Zwar beruft man sich beim Lesen der Bibel auf ägyptischen und persischen Vorgängerkulte und weiß, wie sich gerade die Hebräer, ähnlich wie die Maya in Naturbeobachtung, Himmelkunde, dann in der der Kreativität des Ganzen begründeten. Doch wenn weiter gelehrt wird, warum ein junger Mann als Logos ausgegeben oder angesehen wurde, scheint alles vergessen. Die in Schöpfung begründete Vernunft hat keine Herberge.  Nicht allein die theologische Wissenschaft, sondern auch die Kritik arbeitet sich meist an den bekannten und von als Kirchenvätern geltenden Neuplatonikern ausgewählten Kultlesetexten und ihren Bildern ab. Auch wenn die in Zweifel gezogen werden, wird kaum nach logischer Weiterentwicklung antiker Kulturen gefragt. Bei der Schriftlehre, die auf weitgehend buchstäbliche Weise in biblischen Kultlesetexten blättert, wo hellenistische Philosophie-Literaten aus in Schöpfung begründeten Weisheitslogien oder entsprechenden lyrischen Gesängen und Gebeten (Psalmen)  ganz unterschiedliche Geschichte (des Logos) formten und einen Wanderkynikern  wundervoll wirken und sprechen ließen, kann kaum ein Bezug zur Natur hergestellt werden.

Auch wenn man weiß, dass die ganz verschiedenartigen Geschichten gebraucht, von prophetischen Jüngern der Vernunft ein neuer Josua, lat. Jesus dem Kaiserevangelium entgegen gestellt wurden. Oder wie das Erbe griechischer Götter von Geburt Jesus, Wunderwirken bis Tod und Auferstehung in neuer Weise aufging. Wie dies geschichtliche Weiterentwicklung der in Ganzen, gemeinsamen Sinngrund, war, was heute Ökologie heißt, kann nicht beleuchtet werden, wo nur ein junger Mann angenommen oder abgestritten wird. Wie die in einer Vielzahl von Göttern auch bei den Maya verherrlichte Fruchtbarkeit, Kreativität und Kultureigenschaften genau das waren, was dann im bildlosen Kult eines zusammenhängenden kreativen Ganzen als Wort (hebr. auch Vernunft) galt und mit einem menschlichem Gesicht zur Welt gebracht werden musste, bleibt so unbedacht. Wo ein Wanderguru vorausgesetzt wird, ist nur dessen Verherrlichung oder Verneinung das Thema der Wissenschaft.
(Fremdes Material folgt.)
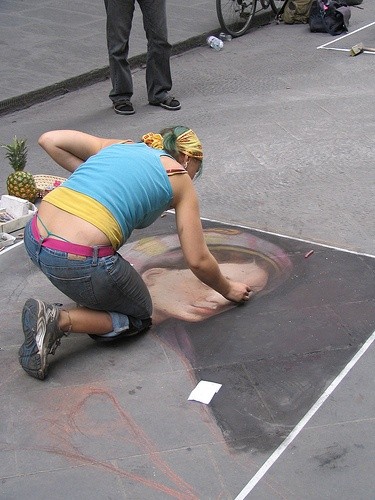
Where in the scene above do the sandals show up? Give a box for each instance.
[114,101,135,115]
[149,94,181,110]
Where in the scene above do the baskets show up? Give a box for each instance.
[33,174,67,197]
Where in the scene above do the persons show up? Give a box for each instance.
[19,125,254,380]
[104,0,181,115]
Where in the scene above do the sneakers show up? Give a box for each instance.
[18,298,64,380]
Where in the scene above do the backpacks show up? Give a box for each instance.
[309,0,351,36]
[283,0,315,24]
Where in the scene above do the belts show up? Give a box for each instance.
[31,211,115,257]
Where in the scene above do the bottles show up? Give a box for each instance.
[206,36,224,51]
[219,33,231,41]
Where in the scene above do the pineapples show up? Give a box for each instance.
[0,135,37,204]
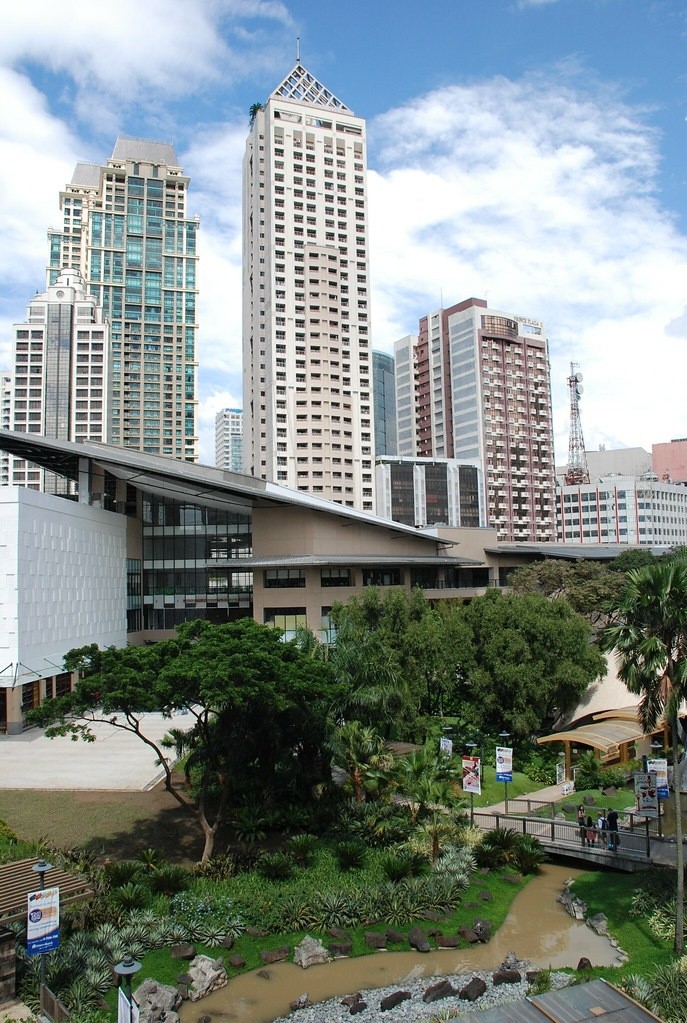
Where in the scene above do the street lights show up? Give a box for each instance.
[498,730,511,816]
[32,858,53,983]
[639,754,652,858]
[114,956,143,1023]
[466,741,478,829]
[650,740,664,837]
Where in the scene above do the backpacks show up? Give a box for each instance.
[599,817,608,830]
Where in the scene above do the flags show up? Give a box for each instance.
[633,771,660,819]
[646,758,670,799]
[27,887,59,957]
[461,756,481,796]
[496,747,513,782]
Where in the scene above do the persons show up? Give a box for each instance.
[578,805,620,851]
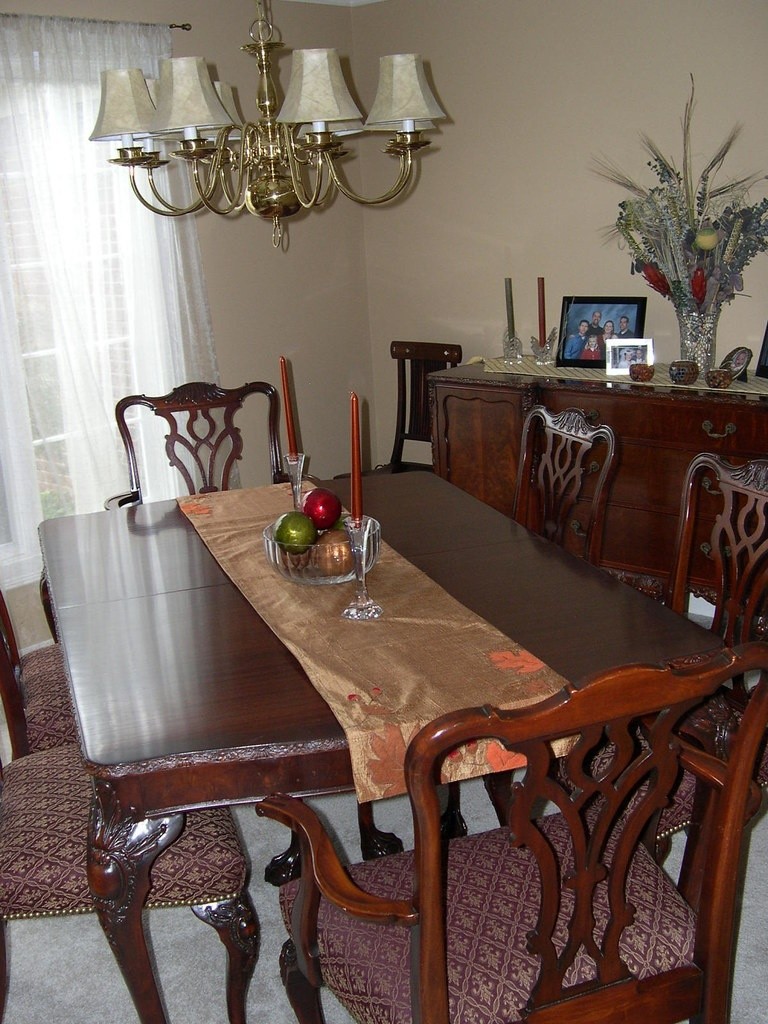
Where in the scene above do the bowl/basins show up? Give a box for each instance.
[706,368,731,388]
[669,359,698,385]
[263,512,381,585]
[630,363,654,382]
So hält dann jede der monotheistischen Religionen ihre Kultlesetexte für das einzig wahre schöpferische Wort. Und wo dann gar besonders schlaue junge Männer für die schöpferische Wirklichkeit, Wahrheit oder als lebendiges Wort stehen, schaut man nicht nur ganz verächtlich auf jede alte kultische Naturverehrung. Noch weniger kann man der ökologisch erklärten Kreativität des Ganzen etwas abgewinnen, sie in erwachsener Weise zum Vor-bild machen. Auch wenn es völlig absurd ist, wie ein Wanderkyniker das gewesen sein soll, was aller natürlichen Kreativität zugrunde liegt, wird er munter als schöpferisches Wort oder Sinngrund bezeichnet. Gleichwohl man weiß, wie sich das, was die Antike Logos nannte, aus der nun in Vernunft/in Natur erklärten kreativen Gesamt-Wirklichkeit ableite und wie aus dem dafür stehenden Zeus-Pantokrator der griechischen Texte oder Christologietiteln (für den Logos) erst später ein neuer Josua, lat. Jesus wurde, wird nur der Kopf geschüttelt. Was soll ein galiläischer Junghandwerker, der als wanderkynisch-wunderwirkender Rabbi mit seinen Fischerfreunden um den See Genezareth zog, mit der in natürlicher Schöpfung begründeten Vernunftlehre zu tun haben? Doch warum Menschen für die Phänomene kreativer Wirklichkeit im Kult Bilder benutzten und Geschichten erzählten, um im Gleichgewicht des kreativen Ganzen (Ökologie) oder in funktionierenden Gemeinschaften zu leben, wird heute gar von atheistischen Evolutionswissenschaftlern wie Thomas Junker begründen („Der Darwin Code“ oder „Die Evolution der Phantasie“). Und genau dies lässt sich in allen Kulturen beobachten. Bei den Maya in besonders guter Weise.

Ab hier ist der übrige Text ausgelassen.